Available recipes and diagnostics

Recipes are stored in recipes/

  • schlund20jgr/recipe_schlund20jgr_gpp_abs_rcp85.yml

  • schlund20jgr/recipe_schlund20jgr_gpp_change_1pct.yml

  • schlund20jgr/recipe_schlund20jgr_gpp_change_rcp85.yml

Diagnostics are stored in diag_scripts/

General information (including an example and more details) on machine learning regression (MLR) diagnostics is given here. The API documentation is available here.

Variables

  • co2s (atmos, monthly, longitude, latitude, time)

  • gpp (land, monthly, longitude, latitude, time)

  • gppStderr (land, monthly, longitude, latitude, time)

  • lai (land, monthly, longitude, latitude, time)

  • pr (atmos, monthly, longitude, latitude, time)

  • rsds (atmos, monthly, longitude, latitude, time)

  • tas (atmos, monthly, longitude, latitude, time)

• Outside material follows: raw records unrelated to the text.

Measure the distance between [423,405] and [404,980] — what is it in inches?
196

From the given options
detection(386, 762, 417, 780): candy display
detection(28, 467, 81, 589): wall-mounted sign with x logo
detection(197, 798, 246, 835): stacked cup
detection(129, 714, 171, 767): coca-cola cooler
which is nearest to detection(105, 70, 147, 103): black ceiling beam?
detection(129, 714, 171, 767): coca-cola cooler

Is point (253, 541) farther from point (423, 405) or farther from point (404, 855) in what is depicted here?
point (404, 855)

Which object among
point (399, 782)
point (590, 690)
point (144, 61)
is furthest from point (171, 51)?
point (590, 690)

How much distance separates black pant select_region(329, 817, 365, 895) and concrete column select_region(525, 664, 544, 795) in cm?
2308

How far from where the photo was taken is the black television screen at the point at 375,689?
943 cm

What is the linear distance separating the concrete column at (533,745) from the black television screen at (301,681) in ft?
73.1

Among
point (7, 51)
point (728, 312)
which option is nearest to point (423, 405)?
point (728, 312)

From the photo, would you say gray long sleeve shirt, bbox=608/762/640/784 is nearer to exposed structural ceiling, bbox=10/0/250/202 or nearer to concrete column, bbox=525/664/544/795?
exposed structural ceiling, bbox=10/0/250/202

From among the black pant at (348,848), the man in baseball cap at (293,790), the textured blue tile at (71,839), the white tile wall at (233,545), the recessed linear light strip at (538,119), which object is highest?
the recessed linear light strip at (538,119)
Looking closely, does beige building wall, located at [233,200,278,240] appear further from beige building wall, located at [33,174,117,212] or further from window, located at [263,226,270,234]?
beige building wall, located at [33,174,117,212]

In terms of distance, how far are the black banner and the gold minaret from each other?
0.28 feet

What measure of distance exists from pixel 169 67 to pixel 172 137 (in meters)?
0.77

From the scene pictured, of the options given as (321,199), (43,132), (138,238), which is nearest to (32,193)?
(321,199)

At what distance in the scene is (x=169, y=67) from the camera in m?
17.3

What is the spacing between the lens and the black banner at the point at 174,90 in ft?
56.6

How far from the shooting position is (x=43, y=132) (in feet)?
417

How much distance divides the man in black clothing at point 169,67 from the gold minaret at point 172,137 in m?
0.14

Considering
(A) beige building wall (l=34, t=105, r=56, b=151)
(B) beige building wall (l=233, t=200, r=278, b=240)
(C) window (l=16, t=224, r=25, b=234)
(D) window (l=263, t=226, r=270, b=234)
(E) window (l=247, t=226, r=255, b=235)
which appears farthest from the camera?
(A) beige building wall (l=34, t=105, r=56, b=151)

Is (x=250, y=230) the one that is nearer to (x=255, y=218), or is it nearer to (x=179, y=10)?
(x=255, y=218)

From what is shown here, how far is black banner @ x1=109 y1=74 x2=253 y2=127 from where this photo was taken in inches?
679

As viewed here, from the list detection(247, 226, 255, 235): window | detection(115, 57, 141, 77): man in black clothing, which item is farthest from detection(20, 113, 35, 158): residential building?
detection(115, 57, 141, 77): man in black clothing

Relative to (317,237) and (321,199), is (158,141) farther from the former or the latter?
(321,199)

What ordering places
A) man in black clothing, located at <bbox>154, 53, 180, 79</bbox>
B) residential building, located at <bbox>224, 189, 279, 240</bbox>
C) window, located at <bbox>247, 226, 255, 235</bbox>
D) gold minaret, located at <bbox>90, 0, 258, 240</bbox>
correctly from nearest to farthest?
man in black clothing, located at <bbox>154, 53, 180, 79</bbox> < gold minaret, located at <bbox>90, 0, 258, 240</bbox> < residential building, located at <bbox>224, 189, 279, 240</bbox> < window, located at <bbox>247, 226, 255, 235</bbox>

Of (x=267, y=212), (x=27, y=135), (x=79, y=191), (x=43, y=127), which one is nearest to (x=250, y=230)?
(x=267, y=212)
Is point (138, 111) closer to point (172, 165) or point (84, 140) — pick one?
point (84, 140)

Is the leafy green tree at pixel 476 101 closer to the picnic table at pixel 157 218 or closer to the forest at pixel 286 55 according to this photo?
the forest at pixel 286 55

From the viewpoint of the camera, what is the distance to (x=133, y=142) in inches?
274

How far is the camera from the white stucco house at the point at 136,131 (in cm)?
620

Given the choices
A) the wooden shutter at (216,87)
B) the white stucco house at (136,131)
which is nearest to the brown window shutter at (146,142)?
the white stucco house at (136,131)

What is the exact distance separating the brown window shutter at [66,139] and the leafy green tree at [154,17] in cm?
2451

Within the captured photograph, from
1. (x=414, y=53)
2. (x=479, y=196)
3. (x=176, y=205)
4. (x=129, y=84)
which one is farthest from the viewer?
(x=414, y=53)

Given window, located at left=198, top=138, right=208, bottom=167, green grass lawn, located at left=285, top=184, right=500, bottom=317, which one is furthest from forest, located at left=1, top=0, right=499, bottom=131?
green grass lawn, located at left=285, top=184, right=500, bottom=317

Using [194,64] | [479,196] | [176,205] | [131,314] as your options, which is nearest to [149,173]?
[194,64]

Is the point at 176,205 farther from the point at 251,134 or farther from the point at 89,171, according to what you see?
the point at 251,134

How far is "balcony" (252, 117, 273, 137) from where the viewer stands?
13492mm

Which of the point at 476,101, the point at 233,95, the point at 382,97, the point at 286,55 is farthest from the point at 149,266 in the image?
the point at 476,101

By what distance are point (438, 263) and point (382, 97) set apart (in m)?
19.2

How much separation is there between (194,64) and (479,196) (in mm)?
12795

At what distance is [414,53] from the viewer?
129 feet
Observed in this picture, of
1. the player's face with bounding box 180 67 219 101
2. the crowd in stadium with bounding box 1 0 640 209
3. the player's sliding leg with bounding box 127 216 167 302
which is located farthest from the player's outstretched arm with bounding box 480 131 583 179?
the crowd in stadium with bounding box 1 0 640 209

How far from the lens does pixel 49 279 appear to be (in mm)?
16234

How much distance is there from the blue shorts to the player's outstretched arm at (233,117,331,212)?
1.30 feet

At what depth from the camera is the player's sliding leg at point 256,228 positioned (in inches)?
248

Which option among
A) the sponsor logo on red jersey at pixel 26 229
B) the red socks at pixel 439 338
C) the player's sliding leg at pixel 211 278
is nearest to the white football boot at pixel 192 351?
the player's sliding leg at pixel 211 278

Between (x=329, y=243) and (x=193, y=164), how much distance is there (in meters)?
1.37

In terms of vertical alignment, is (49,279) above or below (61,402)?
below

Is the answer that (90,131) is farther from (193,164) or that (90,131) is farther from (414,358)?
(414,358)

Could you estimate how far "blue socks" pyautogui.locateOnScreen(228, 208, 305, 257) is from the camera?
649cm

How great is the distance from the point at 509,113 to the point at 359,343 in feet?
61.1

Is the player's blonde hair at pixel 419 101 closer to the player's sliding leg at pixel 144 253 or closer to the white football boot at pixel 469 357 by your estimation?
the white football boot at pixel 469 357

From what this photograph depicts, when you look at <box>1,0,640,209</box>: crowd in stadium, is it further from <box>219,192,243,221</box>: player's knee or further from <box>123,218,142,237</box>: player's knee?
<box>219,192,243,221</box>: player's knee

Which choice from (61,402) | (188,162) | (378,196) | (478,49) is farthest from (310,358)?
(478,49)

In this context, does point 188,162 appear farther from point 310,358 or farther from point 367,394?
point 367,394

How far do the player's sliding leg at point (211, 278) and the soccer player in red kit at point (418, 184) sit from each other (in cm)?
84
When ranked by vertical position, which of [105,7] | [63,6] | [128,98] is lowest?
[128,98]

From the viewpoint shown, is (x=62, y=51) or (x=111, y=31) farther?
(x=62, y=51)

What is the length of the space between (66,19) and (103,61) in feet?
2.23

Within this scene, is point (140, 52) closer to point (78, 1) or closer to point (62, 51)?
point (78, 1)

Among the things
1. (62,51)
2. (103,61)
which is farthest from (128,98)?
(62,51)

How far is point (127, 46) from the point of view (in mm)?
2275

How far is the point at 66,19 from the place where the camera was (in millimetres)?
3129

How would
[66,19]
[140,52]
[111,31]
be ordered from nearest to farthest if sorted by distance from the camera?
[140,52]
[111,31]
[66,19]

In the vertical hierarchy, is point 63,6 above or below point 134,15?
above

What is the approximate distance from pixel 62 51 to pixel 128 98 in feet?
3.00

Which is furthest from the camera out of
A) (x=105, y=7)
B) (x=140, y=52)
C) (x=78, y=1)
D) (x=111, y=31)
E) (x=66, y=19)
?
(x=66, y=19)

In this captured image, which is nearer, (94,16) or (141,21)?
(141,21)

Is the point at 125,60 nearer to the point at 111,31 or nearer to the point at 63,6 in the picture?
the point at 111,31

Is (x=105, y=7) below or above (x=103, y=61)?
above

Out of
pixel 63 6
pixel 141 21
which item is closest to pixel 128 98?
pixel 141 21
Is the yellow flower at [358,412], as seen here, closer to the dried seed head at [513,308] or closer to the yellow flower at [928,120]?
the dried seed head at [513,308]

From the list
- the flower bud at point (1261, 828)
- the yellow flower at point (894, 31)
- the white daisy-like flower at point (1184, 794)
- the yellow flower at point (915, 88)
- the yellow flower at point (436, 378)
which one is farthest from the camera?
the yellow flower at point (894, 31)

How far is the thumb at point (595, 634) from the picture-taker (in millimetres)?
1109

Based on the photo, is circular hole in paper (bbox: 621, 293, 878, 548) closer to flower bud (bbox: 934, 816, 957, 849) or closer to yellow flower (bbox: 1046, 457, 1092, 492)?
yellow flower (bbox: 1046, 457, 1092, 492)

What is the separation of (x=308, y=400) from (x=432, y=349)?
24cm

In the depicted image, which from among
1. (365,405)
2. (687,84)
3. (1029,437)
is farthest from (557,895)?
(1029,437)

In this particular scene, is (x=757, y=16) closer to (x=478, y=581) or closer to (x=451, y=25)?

Observations and reformat scripts

References

  • Schlund, M., Eyring, V., Camps‐Valls, G., Friedlingstein, P., Gentine, P., & Reichstein, M. (2020). Constraining uncertainty in projected gross primary production with machine learning. Journal of Geophysical Research: Biogeosciences, 125, e2019JG005619, https://doi.org/10.1029/2019JG005619.

Example plots

../_images/map_prediction_output___GBRT_change.png

Fig. 79 GBRT-based prediction of the fractional GPP change over the 21st century (= GPP(2091-2100) / GPP(1991-2000)).

../_images/map_prediction_output_error___GBRT_change.png

Fig. 80 Corresponding error of the GBRT-based prediction of the fractional GPP change over the 21st century (considering errors in the MLR model and errors in the predictors).

../_images/map_prediction_output___GBRT_abs.png

Fig. 81 GBRT-based prediction of the absolute GPP at the end of the 21st century (2091-2100).

../_images/map_prediction_output_error___GBRT_abs.png

Fig. 82 Corresponding error of the GBRT-based prediction of the absolute GPP at the end of the 21st century (considering errors in the MLR model and errors in the predictors).

../_images/rmse_plot.png

Fig. 83 Boxplot of the root mean square error of prediction (RMSEP) distributions for six different statistical models used to predict future absolute GPP (2091-2100) using a leave-one-model-out cross-validation approach. The distribution for each statistical model contains seven points (black dots, one for each climate model used as truth) and is represented in the following way: the lower and upper limit of the blue boxes correspond to the 25% and 75% quantiles, respectively. The central line in the box shows the median, the black “x” the mean of the distribution. The whiskers outside the box represent the range of the distribution

../_images/feature_importance.png

Fig. 84 Global feature importance of the GBRT model for prediction of the absolute GPP at the end of the 21st century (2091-2100).

../_images/residuals_distribution.png

Fig. 85 Distribution of the residuals of the GBRT model for the prediction of absolute GPP at the end of the 21st century (2091-2100) for the training data (blue) and test data excluded from training (green).

../_images/training_progress.png

Fig. 86 Training progress of the GBRT model for the prediction of absolute GPP at the end of the 21st century (2091-2100) evaluated as normalized root mean square error on the training data (blue) and test data excluded from training (green).